Exercise instructions - Exactly as given, write out the lines from the one containing "In the depicted" through the end of the listing, with both ends included and nothing else.
↓↓↓
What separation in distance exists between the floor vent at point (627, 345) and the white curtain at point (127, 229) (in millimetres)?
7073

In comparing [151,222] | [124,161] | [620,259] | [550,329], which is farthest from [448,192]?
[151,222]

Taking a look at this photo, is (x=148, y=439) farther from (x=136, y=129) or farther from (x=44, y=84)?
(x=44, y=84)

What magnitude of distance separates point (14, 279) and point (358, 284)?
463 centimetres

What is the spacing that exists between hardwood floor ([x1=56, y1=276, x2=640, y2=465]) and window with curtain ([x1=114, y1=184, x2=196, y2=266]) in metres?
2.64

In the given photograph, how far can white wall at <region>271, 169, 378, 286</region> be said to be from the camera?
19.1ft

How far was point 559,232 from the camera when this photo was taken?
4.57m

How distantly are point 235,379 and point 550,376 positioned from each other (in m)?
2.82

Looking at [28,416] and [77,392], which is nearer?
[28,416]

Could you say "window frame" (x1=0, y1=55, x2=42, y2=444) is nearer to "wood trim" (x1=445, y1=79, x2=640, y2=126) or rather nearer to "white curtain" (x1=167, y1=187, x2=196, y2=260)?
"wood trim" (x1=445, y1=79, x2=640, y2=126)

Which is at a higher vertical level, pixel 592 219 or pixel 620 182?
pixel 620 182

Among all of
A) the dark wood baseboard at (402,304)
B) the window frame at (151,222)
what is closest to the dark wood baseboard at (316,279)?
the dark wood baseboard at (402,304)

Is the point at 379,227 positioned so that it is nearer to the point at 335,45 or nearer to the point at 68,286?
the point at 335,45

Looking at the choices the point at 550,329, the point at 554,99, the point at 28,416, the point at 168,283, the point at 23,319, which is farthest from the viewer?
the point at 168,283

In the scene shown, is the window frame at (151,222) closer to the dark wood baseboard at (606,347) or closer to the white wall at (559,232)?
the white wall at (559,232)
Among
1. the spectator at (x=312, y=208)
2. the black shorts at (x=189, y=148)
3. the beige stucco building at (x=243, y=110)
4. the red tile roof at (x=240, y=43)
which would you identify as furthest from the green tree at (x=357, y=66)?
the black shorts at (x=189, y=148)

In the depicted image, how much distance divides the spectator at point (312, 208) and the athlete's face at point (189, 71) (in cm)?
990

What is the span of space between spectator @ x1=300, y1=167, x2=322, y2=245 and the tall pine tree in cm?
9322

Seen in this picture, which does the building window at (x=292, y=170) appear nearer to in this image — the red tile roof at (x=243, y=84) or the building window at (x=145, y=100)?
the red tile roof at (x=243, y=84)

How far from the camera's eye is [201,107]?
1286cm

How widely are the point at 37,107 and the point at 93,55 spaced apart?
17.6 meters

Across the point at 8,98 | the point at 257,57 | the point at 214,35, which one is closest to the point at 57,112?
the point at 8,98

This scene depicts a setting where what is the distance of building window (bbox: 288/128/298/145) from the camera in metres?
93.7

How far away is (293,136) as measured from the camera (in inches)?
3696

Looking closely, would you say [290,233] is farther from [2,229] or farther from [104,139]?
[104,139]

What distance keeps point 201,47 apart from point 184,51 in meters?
↑↑↑
Correct output -
In the depicted image, how much distance divides the spectator at point (312, 208) and the athlete's face at point (189, 71) (in cm)?
990

What is the span of space between spectator @ x1=300, y1=167, x2=322, y2=245 and the tall pine tree in cm?
9322

Seen in this picture, which does the building window at (x=292, y=170) appear nearer to in this image — the red tile roof at (x=243, y=84) or the building window at (x=145, y=100)?
the red tile roof at (x=243, y=84)

How far from the camera's eye is [201,107]?
1286cm

How widely are the point at 37,107 and the point at 93,55 spaced apart?
17.6 meters

Across the point at 8,98 | the point at 257,57 | the point at 214,35, which one is closest to the point at 57,112?
the point at 8,98

This scene depicts a setting where what is the distance of building window (bbox: 288/128/298/145) from the camera in metres?
93.7

How far away is (293,136) as measured from the camera (in inches)?
3696

Looking closely, would you say [290,233] is farther from [2,229] or farther from [104,139]?
[104,139]

What distance keeps point 201,47 apart from point 184,51 in meters?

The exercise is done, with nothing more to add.